Seule concession : le salaire. La plupart du temps, les chômeurs sont employés au Smic. Pour Bénédicte, c’est moins que ce qu’elle touchait au chômage en cumulant les allocations et les aides. "Je préfère le Smic et être en activité. Quand vous restez chez vous sans activité, c’est la dépression qui vous attend", rappelle-t-elle. "Certes, je gagne moins que ce que je touchais en tant que cadre avant. Mais au fond, j’ai passé un an et demi sans la moindre allocation. Donc passer de zéro à 1.100 euros, c’est déjà beaucoup", complète Geneviève.

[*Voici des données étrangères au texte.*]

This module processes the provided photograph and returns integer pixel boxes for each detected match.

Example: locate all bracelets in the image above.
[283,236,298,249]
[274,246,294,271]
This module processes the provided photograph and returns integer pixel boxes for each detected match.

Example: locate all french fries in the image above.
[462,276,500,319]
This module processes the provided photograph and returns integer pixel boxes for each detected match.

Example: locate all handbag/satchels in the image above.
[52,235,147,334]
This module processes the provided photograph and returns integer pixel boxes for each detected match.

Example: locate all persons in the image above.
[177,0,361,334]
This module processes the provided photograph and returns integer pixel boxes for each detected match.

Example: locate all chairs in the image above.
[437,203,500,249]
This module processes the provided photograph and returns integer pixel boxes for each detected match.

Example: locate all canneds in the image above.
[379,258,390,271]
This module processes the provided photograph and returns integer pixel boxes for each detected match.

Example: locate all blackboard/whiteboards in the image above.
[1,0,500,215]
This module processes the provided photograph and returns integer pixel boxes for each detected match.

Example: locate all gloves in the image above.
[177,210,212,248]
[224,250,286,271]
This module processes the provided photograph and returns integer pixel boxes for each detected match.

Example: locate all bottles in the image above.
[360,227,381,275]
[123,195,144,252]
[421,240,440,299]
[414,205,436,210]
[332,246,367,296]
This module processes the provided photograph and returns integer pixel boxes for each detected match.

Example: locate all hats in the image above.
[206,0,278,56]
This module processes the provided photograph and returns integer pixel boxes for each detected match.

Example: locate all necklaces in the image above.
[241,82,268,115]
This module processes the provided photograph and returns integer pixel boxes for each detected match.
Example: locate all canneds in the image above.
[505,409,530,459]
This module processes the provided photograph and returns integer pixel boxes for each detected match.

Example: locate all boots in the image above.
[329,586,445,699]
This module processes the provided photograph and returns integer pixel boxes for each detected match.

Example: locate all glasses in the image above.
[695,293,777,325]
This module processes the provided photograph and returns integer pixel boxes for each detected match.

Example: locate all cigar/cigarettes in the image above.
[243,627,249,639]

Un tremplin pour une seconde vie. Surtout, les emplois créés au sein de cette expérimentation ont vocation à être des tremplins, à remettre le pied à l’étrier à des personnes éloignées du monde du travail pour qu’elles puissent ensuite postuler avec de meilleures chances dans des entreprises traditionnelles. "Ça m’a permis de me relancer vers le futur, de faire un bilan de compétences pour pouvoir trouver un autre travail à l’avenir. A terme, je vais partir vers d’autres horizons et retrouver un salaire qui correspond mieux à mon niveau d’études", explique Geneviève.
Bientôt 50 territoires. Ces succès ont permis de donner une légitimité aux porteurs du projet. Laurent Grandguillaume et ses équipes arpentent la France pour présenter le dispositif. En plus des dix territoires originaux, 50 sont officiellement volontaires pour se lancer à leur tour. Jeudi, l’ancien député a fait un crochet par l’Élysée. "Nous avons le soutien de tous les groupes parlementaires pour lancer une 2ème phase. L’objectif est de convaincre le président et de faire en sorte qu’il y ait une loi en ce sens en 2019", avance-t-il. Un déploiement national qui pourrait permettre de créer 2.000 emplois d’ici 2020.